▶ **Exercise set**
1. According to the Beeston Hall School text, what makes the school the largest boarding preparatory school in East Anglia? Answer in one to three sentences.
2. In what year did Beeston Hall School become an incorporated trust, according to the text about the school?
3. Pick up the text on Beeston Hall School after its last sentence and continue it.

▶ **Given text**
** Start **

Beeston Hall School is an independent day and boarding preparatory school for boys and girls in the village of Beeston Regis, Norfolk. 
Founded in 1948, Beeston Hall currently accommodates 125 pupils aged 4 – 13 making it the largest boarding preparatory school in East Anglia.

History 
Originally called Beeston Regis Hall, it was once the family home of the Wyndham Ketton-Cremers on the Beeston Regis Estate, part of the much larger Felbrigg Estate, the family seat. In 1940 a German bomb hit the school, causing slight damage. The Hall was leased to Thomas Tapping and his wife Bessie, who opened the private Beeston Hall School in 1948. In 1967 the school became an incorporated trust, and in 1970, following the death of Robert Wyndham Ketton-Cremer, the last squire of Felbrigg, the school acquired the freehold and about 14 acres (5.7 ha) of land. Over the years the school has expanded; it is the biggest employer in the parish. It has also acquired other surrounding land including Beeston Hall Common, which it purchased from the parish of Beeston Regis.

** End **

▶ **Record list**
** Start **

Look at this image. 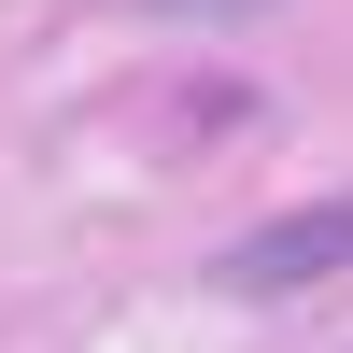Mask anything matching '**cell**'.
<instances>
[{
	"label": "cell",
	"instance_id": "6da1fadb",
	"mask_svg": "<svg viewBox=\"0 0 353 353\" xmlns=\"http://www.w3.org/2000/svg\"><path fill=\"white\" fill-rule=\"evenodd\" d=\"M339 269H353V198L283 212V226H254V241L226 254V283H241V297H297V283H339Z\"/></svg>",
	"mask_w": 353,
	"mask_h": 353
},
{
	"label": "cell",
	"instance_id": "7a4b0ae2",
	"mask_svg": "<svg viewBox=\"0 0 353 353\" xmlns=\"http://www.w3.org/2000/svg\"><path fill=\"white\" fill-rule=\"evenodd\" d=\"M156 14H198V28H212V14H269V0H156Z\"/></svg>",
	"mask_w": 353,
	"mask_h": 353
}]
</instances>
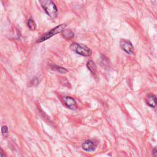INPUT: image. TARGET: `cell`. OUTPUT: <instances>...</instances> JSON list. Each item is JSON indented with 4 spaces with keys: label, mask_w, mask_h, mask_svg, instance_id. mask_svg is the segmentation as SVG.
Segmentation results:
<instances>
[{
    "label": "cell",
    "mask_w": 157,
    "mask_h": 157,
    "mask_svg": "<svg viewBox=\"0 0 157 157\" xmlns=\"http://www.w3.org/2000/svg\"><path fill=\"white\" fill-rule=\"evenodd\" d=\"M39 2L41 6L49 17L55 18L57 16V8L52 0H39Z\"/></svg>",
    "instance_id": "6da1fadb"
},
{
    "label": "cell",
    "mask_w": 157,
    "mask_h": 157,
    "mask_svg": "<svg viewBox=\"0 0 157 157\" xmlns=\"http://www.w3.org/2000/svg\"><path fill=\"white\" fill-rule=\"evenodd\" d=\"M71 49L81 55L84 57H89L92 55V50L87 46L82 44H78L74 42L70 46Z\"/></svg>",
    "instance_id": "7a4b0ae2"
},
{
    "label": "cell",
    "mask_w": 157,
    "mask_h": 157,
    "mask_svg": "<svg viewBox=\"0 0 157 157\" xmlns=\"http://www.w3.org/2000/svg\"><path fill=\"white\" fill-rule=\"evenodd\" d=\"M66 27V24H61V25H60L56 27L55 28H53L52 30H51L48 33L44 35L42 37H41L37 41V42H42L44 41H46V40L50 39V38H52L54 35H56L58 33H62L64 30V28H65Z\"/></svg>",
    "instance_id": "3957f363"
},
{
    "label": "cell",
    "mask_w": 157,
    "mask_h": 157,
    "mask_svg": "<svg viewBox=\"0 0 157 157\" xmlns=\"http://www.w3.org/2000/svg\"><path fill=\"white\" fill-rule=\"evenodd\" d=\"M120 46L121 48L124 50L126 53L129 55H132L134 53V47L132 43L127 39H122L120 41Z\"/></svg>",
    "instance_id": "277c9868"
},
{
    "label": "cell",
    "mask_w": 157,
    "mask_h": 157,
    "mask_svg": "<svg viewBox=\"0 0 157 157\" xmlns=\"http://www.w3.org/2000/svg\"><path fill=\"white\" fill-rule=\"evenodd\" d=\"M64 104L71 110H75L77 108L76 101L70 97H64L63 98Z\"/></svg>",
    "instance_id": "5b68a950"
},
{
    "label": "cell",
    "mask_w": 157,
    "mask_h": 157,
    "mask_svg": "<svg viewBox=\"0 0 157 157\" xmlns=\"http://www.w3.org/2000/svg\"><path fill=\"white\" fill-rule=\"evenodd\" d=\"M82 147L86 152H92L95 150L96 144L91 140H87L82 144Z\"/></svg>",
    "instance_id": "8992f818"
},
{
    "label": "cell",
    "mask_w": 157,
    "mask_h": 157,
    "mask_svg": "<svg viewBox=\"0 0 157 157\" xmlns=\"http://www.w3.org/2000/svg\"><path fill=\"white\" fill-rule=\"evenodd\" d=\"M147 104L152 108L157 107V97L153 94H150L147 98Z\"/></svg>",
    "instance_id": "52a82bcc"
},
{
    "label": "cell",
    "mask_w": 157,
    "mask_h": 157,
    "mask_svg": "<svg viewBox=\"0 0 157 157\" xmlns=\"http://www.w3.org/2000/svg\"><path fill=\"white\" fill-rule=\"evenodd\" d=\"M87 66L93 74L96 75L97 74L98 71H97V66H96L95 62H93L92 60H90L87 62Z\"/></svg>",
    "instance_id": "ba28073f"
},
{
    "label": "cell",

** End **

▶ **Outputs**
1. The text says the school currently accommodates 125 pupils aged 4 to 13. It presents that number as what makes Beeston Hall the largest boarding preparatory school in East Anglia.

2. 1967

3.
Present school 
The school is currently split into two parts;
 Pre-Prep (ages 4 – 6)
 Prep (ages 7 – 13)

Its pupils take the Common Entrance Examination, going on to a range of public school such as Oundle, Uppingham, Oakham, Harrow, Radley, Eton, Tudor Hall, Norwich High School, Gresham’s, The Leys and Stowe. In 2009 55 percent of Common Entrance papers were graded A or B, rising to 76 percent by 2013; in 2014 figures stood at 92 percent.

There are 4 school houses. Pupils take part in inter-house events including music, quiz, hockey, rugby, swimming, tennis, athletics (sports day) and cross country.

Sports and activities 
Children play sport every afternoon for at least an hour with matches against other schools/clubs mainly on Wednesday and Saturday afternoons. The main sports are Rugby, Hockey and Cricket for the boys and Netball, Hockey, Tennis and Rounders for the girls. In addition, children at Beeston can also take part in Swimming, Tennis, Athletics, Cross-Country, Fencing, Shooting, Sailing and Golf.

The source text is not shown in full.